--- Text for analysis ---
*-*-*
Nothing about us, without us. From the foundational principle of representative democracy to an inclusive approach to service design. The journey of this quote is long and spans across centuries, but gains renewed relevance today – when digitalization is ubiquitous, and public services must be designed for all, not just the ‘most’.
Margus J. Klaar is a strategist, service designer, and founding partner of the agency Brand Manual. Services that are accessible to the most vulnerable, improve usability for everyone else too. So where do we stand on the way towards that, and how much do we really listen to people’s particular needs?
Don’t miss the discussion with Margus J.Klaar and Kristina Reinsalu at the e-Governance Conference on 30 May in the panel discussion “Digital vulnerability cannot be fixed in a boardroom”! A wonderful preview, instead, in this episode of the Digital Government Podcast.
Who are we designing for?
*-*-*
--- Source data ---
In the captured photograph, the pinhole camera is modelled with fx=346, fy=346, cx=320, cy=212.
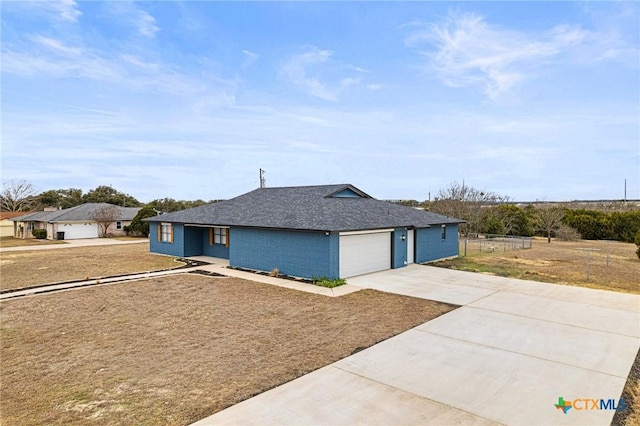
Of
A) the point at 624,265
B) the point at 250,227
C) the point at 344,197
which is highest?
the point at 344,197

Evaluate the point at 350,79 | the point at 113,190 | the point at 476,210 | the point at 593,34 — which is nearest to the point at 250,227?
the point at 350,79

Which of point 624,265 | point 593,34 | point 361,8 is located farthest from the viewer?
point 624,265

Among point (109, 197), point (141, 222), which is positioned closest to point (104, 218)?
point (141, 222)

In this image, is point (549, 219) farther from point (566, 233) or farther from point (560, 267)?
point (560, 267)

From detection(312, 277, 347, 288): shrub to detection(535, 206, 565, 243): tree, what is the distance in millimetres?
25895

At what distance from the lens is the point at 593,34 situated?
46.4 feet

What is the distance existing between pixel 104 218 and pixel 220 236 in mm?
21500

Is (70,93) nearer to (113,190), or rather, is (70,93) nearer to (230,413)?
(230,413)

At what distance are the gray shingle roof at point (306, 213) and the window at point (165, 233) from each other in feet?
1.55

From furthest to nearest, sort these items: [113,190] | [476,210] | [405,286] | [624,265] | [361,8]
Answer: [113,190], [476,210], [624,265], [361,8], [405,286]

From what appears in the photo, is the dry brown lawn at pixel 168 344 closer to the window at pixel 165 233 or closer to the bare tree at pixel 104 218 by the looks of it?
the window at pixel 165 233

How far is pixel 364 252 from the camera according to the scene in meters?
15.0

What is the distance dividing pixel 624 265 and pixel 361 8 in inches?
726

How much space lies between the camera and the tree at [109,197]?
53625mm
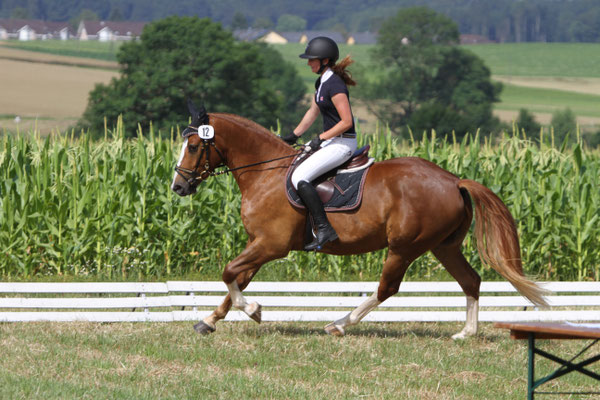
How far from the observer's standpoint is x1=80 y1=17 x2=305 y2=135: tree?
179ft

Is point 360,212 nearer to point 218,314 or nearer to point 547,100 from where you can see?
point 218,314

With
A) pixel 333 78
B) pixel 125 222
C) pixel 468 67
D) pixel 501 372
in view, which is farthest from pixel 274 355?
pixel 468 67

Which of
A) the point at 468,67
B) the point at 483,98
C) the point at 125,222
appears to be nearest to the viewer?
*-*-*
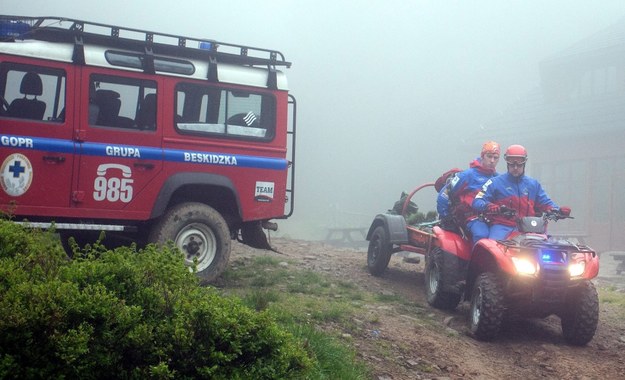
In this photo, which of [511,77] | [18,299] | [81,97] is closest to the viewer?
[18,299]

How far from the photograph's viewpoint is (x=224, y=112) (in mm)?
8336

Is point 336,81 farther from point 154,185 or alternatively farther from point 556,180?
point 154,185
*-*-*
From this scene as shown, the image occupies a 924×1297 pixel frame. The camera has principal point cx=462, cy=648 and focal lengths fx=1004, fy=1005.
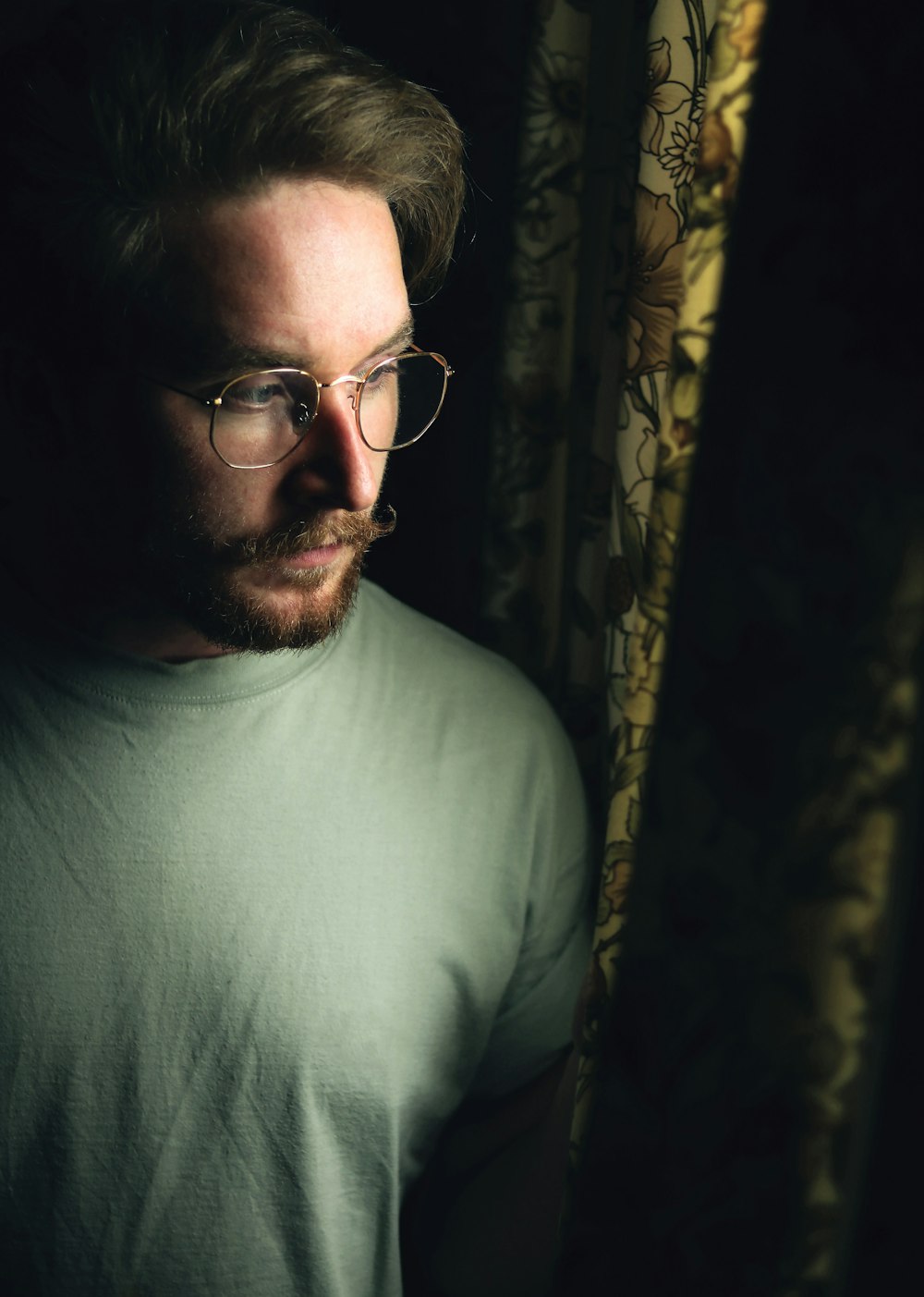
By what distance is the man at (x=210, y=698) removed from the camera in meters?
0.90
*-*-*
--- Work task ---
Continue the text above about inclusive design of public services, starting after its last line.

--- Written answer ---
At its very core, and applied to digital service development, the Latin maxim that inspires this session has a straightforward meaning: good design takes into consideration who you are designing for. So let’s imagine, with a practical example, that we are going to design a chair for our mother.
“Once you prototype a chair that does not fall apart, then you’ll ask your mother to sit on it and ask her if she likes it or not. You will take her comments and go back to the workshop, a little angry that you didn’t get it right the first time, and you are going to make version two. Then version three, four, five, until your mother says it’s perfect,” Klaar begins with.
“It is then, that you will have designed something, for someone who can use it the way they want to use it.” Maybe with some specific add-ons your mother might have asked for. But ultimately, that is the whole idea of inclusive design. “In service design, that means expanding the scope to target groups you are designing for, and involve them actively in the process of creating that solution,” Klaar says.
Consider the minority, and make better services for everyone
This does not mean that, so far, all service design has purposely discarded the opinions of the most digitally vulnerable in society. But the tendency to focus on the better-able mass, so to say, has definitely been there for a long.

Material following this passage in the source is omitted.